The selection of the right polymer chemistry in chemical enhanced oil recovery processes is key to successfully increase oil recovery. To start the screening process, it is necessary to look at minimum 3 parameters including brine composition, reservoir temperature and permeability. In addition to simple rheological tests, it is mandatory to evaluate the long-term and shear stabilities of the polymer candidates to ensure that viscosity is maintained over time at an economical concentration. In few cases, the polymer that yields the best results (especially viscosity yield) at an instant t is not always the best compromise when considering long-term stability or shear sensitivity. This paper aims at providing some guidelines to select the optimum chemistry for a wide range of field conditions.

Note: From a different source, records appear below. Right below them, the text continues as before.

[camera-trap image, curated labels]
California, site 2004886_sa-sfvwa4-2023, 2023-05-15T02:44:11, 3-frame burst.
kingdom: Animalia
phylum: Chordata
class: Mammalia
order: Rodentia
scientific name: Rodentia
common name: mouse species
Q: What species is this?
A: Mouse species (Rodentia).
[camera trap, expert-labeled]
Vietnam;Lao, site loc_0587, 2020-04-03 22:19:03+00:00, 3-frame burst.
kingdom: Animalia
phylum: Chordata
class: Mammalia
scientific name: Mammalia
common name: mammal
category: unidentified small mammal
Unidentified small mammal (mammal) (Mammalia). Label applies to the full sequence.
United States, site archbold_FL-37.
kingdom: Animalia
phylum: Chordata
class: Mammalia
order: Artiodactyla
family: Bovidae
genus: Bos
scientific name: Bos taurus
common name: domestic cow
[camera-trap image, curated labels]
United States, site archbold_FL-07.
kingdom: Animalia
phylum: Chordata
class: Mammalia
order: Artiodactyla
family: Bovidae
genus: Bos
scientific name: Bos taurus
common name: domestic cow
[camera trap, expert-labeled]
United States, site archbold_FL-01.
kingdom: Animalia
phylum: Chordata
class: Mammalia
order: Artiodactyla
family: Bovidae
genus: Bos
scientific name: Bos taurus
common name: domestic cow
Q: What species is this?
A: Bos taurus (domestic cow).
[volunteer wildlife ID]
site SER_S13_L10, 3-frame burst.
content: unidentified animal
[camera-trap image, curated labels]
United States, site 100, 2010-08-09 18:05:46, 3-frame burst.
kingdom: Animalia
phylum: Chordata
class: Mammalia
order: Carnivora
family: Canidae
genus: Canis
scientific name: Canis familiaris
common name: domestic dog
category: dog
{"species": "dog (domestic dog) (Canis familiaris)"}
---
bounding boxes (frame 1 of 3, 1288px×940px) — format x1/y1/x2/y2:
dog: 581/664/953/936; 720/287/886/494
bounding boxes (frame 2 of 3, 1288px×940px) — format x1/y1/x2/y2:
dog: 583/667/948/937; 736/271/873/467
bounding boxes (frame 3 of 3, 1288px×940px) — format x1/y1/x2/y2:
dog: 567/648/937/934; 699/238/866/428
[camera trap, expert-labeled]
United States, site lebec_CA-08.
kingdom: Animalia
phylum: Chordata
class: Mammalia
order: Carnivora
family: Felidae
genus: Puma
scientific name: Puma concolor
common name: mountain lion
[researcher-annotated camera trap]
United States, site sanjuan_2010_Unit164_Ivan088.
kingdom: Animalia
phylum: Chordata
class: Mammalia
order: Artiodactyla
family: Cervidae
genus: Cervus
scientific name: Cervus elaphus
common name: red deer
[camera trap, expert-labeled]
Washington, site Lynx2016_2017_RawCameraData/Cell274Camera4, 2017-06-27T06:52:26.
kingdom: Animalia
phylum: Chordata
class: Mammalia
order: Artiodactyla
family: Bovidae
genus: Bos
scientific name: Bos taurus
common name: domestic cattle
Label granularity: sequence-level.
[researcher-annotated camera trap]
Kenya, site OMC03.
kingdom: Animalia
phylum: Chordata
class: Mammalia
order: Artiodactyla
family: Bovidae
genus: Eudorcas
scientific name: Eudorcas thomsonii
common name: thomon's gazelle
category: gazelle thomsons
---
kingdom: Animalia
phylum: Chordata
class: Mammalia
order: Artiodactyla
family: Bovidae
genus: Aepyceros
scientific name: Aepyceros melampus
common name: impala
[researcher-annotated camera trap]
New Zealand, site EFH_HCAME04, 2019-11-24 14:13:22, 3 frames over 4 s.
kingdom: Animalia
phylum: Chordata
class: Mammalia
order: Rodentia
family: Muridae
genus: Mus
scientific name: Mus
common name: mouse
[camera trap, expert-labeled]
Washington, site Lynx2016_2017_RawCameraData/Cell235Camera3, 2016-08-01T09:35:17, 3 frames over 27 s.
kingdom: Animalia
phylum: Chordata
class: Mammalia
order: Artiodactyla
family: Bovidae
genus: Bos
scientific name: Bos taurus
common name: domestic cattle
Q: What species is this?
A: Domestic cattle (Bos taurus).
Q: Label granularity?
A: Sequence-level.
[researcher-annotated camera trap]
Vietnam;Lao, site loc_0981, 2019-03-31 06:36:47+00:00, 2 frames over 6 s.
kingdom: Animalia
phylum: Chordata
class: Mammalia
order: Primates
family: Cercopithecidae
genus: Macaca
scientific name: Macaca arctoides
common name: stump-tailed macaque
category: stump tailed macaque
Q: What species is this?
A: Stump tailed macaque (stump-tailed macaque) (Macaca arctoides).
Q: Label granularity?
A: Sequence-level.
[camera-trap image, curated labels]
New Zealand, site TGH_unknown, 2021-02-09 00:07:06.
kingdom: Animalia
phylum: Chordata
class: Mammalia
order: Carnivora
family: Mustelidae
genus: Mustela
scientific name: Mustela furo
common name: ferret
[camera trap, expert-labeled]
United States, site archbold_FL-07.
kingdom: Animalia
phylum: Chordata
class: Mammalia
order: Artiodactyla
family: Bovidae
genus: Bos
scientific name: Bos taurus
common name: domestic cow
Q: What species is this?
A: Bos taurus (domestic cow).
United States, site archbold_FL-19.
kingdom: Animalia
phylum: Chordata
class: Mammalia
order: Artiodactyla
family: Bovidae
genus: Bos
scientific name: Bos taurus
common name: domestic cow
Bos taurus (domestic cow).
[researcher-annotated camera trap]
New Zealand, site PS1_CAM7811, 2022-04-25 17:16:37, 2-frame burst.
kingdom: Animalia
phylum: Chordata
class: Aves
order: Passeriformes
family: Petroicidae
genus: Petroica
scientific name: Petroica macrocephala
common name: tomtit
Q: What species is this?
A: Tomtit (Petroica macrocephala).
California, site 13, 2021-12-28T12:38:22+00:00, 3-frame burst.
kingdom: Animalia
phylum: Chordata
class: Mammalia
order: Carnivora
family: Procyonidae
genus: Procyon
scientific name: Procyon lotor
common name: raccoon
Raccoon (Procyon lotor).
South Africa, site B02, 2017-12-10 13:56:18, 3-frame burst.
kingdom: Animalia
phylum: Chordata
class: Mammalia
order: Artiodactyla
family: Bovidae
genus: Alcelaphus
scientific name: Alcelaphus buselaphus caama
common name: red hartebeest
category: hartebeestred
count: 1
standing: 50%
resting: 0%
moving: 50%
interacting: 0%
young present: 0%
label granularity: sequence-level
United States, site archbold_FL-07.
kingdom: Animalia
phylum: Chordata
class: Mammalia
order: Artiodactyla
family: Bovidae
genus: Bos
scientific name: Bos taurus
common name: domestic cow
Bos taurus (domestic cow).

The resistance of different acrylamide and ATBS-based polymers to salinity and shear is evaluated through viscosity measurements over a wide range of brine compositions. A parameter called R+, that reflects brine hardness, is introduced in this study. Brines considered are either with a constant Total Dissolved Salt (TDS) and varying R+ or different total salinities with a constant R+. This parameter is also used to compare shear resistance of the different polymers.
For all the polymers, there is a threshold value of R+ beyond which viscosity remains constant. Interestingly, this threshold is reached for lower value of R+ for polymers containing ATBS, a monomer also well-known to provide calcium tolerance. Increasing the amount of ATBS yields better tolerance to divalent cations and provides shear resistance. A minimum amount of sulfonated monomer is required to improve the overall stability in complex brines.
Some important guidelines are summarized in this paper that can help screen products among a wide range of reservoir conditions in order to find the most suitable candidate for a chemical enhanced oil recovery project.